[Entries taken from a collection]
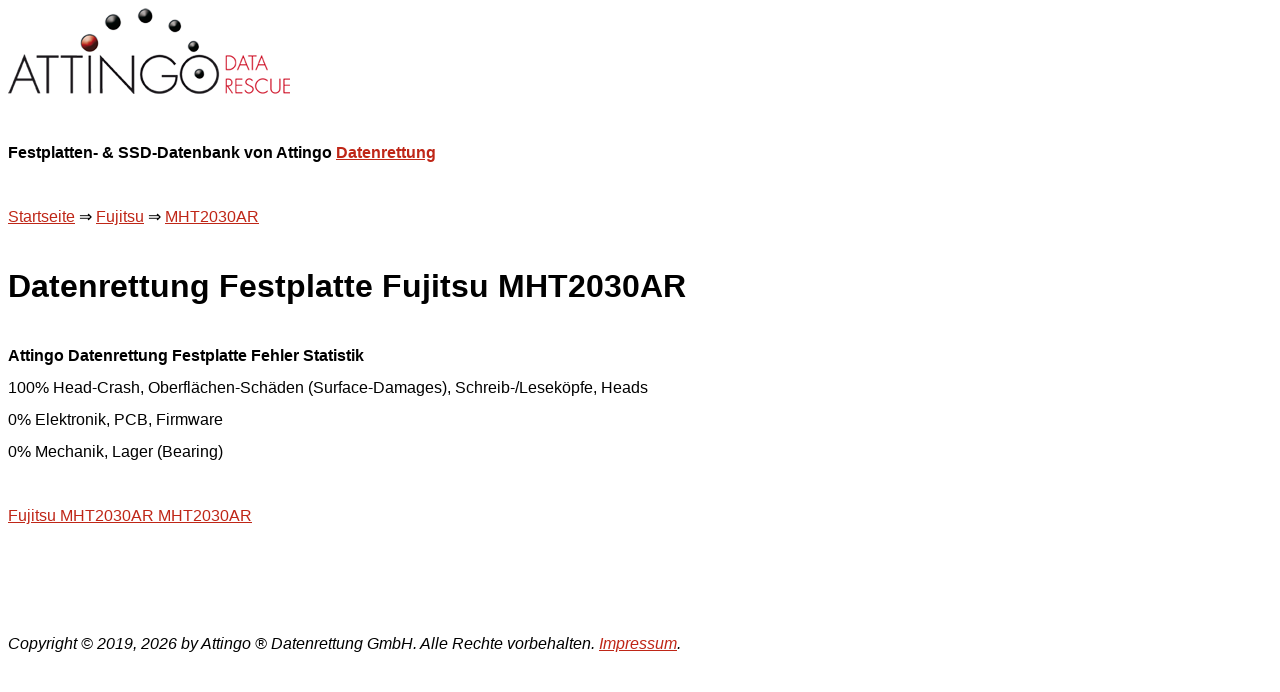

--- FILE ---
content_type: text/html; charset=UTF-8
request_url: https://www.attingo.info/datenrettung/Fujitsu/MHT2030AR/
body_size: 1228
content:
<!DOCTYPE html>
<html dir="ltr" lang="de">
<head>
<title>Datenrettung Festplatte Fujitsu MHT2030AR</title>
<meta name="description" content="Profesionelle Datenrettung von Fujitsu MHT2030AR Festplatten - Hauseigene Reinraumlabors" />
<meta charset="utf-8" />
<meta name="viewport" content="initial-scale=1.0, maximum-scale=5.0" />
<link href="https://www.attingo.info/favicon.ico" rel="shortcut icon" type="image/x-icon" >

<style>
body
{ 
	font-family: Helvetica, Arial, Geneva, sans-serif; 
	line-height: 2;
}
a:link    { color: #bf2617; }
a:hover   { color: #ffffff; background-color: #bf2617; }
a:visited { color: #bf2617; }
a:focus   { color: #bf2617; background-color: #ffffff; }
a:active  { color: #bf2617; background-color: #ffffff; }
a:visited:hover { color: #ffffff; background-color: #bf2617; }
.faq      { color: #109060; font-weight: bold; text-decoration: underline; }
.question { color: #209020; font-weight: bold; }
.answer   { color: #104510; }
</style>
</head>
<body>

<!-- Matomo -->
<script>
  var _paq = window._paq = window._paq || [];
  /* tracker methods like "setCustomDimension" should be called before "trackPageView" */
  _paq.push(["disableCookies"]);
  _paq.push(['trackPageView']);
  _paq.push(['enableLinkTracking']);
  (function() {
    var u="//stats.attingo.com/matomo/";
    _paq.push(['setTrackerUrl', u+'matomo.php']);
    _paq.push(['setSiteId', '19']);
    var d=document, g=d.createElement('script'), s=d.getElementsByTagName('script')[0];
    g.async=true; g.src=u+'matomo.js'; s.parentNode.insertBefore(g,s);
  })();
</script>
<!-- End Matomo Code -->


	<img src="/attingo-logo.png" title="Attingo Datenrettung Logo" alt="Attingo Datenrettung Logo" /><br /><br /><b>Festplatten- & SSD-Datenbank von Attingo <a href="https://www.attingo.at/">Datenrettung</a></b><br /><br /><a href="/">Startseite</a> &rArr; <a href="/datenrettung/Fujitsu/">Fujitsu</a> &rArr; <a href="/datenrettung/Fujitsu/MHT2030AR/">MHT2030AR</a><h1>Datenrettung Festplatte Fujitsu MHT2030AR</h1><b>Attingo Datenrettung Festplatte Fehler Statistik</b><br />100% Head-Crash, Oberflächen-Schäden (Surface-Damages), Schreib-/Leseköpfe, Heads<br />0% Elektronik, PCB, Firmware<br />0% Mechanik, Lager (Bearing)<br /><br /><a href="/datenrettung/Fujitsu/MHT2030AR/MHT2030AR/">Fujitsu MHT2030AR MHT2030AR</a><br />
<br /><br /><br /><i>Copyright &copy; 2019, 2026 by Attingo &reg; Datenrettung GmbH. Alle Rechte vorbehalten. <a href="https://www.attingo.at/impressum/" target="_blank" title="Impressum Attingo Datenrettung GmbH">Impressum</a>.</i></body></html>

TASK OBJECTIVE → Keep only those lines of the records that hold "meta", and return them.

ANSWER FOR THE TASK →
<meta name="description" content="Profesionelle Datenrettung von Fujitsu MHT2030AR Festplatten - Hauseigene Reinraumlabors" />
<meta charset="utf-8" />
<meta name="viewport" content="initial-scale=1.0, maximum-scale=5.0" />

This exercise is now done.